Somut olaya gelince; davalı vekilleri, temyiz aşamasında dava konusu taşınmazda fiili taksimin olduğunu iddia etmiştir. Yerel mahkemece dava konusu taşınmazda 13.02.2017’de keşif yapılmış bilirkişilerce 27.02.2017 tarihli rapor ve 12.04.2017 tarihli ek rapor dosyaya sunulmuştur. Ancak ne keşif tutanağında, ne de bilirkişilerin dosyaya sundukları ana ve ek raporlarda fiili taksimin olup olmadığına dair bir tespit yapılmamıştır. Mahkemece, davalı vekillerinin fiili taksim iddiasının değerlendirilmesi amacıyla dava konusu taşınmazdan konusunda uzman bilirkişiler refakatiyle yeniden keşif yapılmalı, fiili taksimin olup olmadığı hususunda denetime elverişli bilirkişi raporlarının dosyaya sunulmasından sonra bir karar verilmelidir. Açıklanan sebeplerle verilen karar doğru görülmemiş, hükmün bozulması gerekmiştir.

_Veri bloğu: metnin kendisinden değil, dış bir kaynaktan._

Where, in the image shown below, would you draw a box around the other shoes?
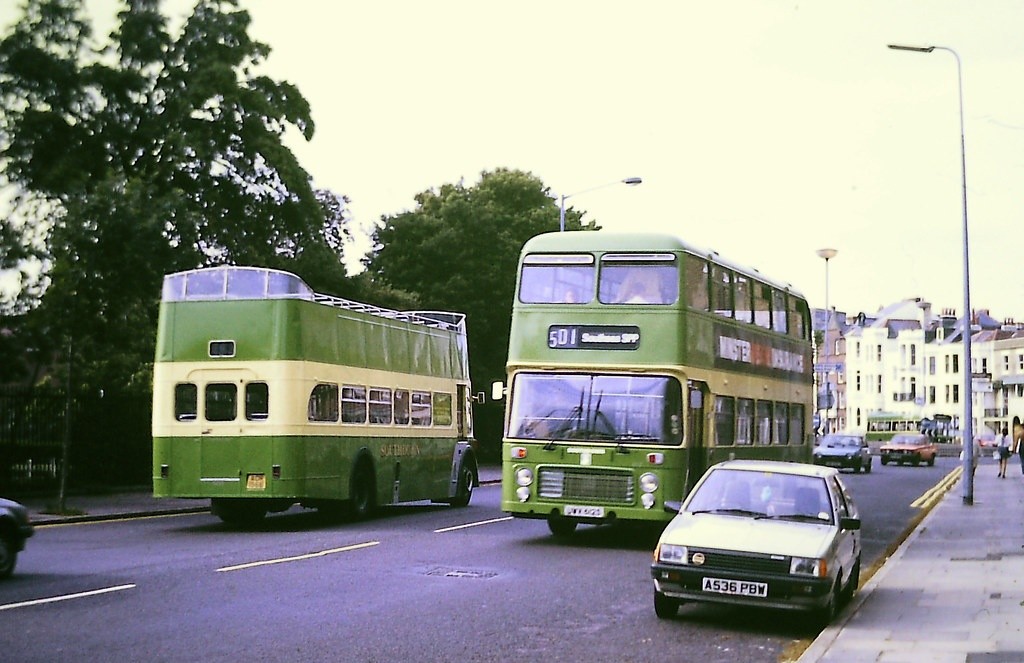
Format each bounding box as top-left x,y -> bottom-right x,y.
998,472 -> 1001,477
1003,475 -> 1005,478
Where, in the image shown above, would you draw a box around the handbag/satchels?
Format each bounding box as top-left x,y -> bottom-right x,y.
993,449 -> 1002,460
960,451 -> 964,460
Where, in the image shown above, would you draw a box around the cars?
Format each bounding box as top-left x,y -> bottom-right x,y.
0,498 -> 34,583
813,432 -> 873,474
972,433 -> 999,448
648,458 -> 861,634
879,432 -> 937,467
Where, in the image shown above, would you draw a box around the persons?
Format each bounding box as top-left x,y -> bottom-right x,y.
564,288 -> 579,303
1014,424 -> 1024,475
995,428 -> 1013,478
625,281 -> 648,304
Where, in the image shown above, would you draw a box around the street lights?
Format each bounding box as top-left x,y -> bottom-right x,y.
815,248 -> 839,437
559,177 -> 644,231
887,41 -> 974,505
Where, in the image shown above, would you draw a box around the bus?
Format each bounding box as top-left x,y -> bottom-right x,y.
492,231 -> 814,539
151,265 -> 486,525
865,412 -> 952,442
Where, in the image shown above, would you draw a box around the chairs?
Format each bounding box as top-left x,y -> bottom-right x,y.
794,487 -> 819,516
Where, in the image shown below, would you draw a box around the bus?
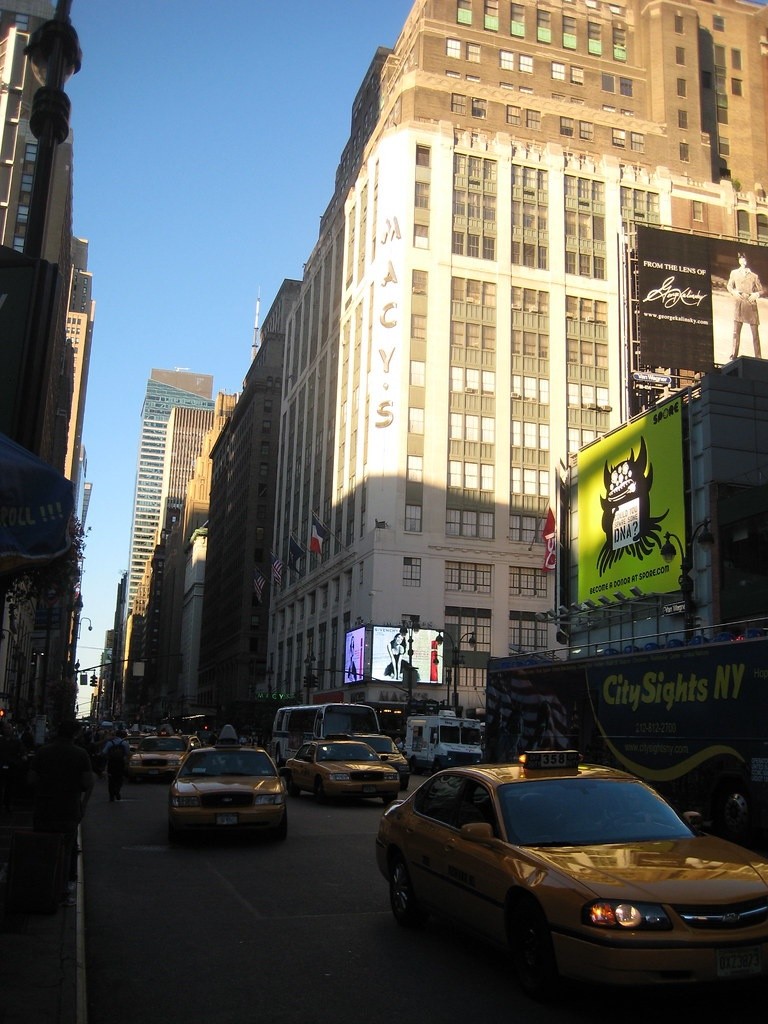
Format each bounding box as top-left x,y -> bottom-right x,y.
270,701 -> 381,768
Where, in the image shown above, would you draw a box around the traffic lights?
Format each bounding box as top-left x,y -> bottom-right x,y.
311,674 -> 318,688
94,675 -> 98,687
304,676 -> 311,687
90,675 -> 94,686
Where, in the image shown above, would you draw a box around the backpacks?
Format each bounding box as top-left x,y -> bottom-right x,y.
107,739 -> 126,762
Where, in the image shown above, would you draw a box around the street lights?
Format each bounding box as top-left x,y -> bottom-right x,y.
435,627 -> 477,718
399,617 -> 420,717
303,652 -> 316,705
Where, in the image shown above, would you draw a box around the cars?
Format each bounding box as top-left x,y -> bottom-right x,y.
327,732 -> 411,791
285,734 -> 399,807
168,724 -> 288,846
374,751 -> 768,1013
100,720 -> 201,783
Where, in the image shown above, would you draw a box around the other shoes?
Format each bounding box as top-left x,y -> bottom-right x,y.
110,797 -> 114,801
115,790 -> 121,800
58,896 -> 76,907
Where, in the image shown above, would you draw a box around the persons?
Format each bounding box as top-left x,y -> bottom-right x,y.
78,730 -> 130,801
201,729 -> 253,745
384,633 -> 420,680
27,728 -> 94,905
348,636 -> 357,682
726,252 -> 764,359
0,722 -> 34,811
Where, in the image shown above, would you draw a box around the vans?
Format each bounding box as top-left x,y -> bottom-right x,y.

SONUÇ: Yukarıda açıklanan nedenlerle davalı vekillerinin temyiz itirazlarının kabulü ile HMK 373/1. maddesi gereğince temyiz olunan Bölge Adliye Mahkemesi kararının KALDIRILMASINA, yerel mahkeme hükmünün BOZULMASINA, karardan bir örneğin … Bölge Adliye Mahkemesi 14. Hukuk Dairesine, dosyanın İLK DERECE MAHKEMESİNE GÖNDERİLMESİNE, 2.037,00TL Yargıtay duruşma vekalet ücretinin davacıdan alınarak davalıya verilmesine, 19.02.2019 tarihinde oybirliğiyle kesin olarak karar verildi.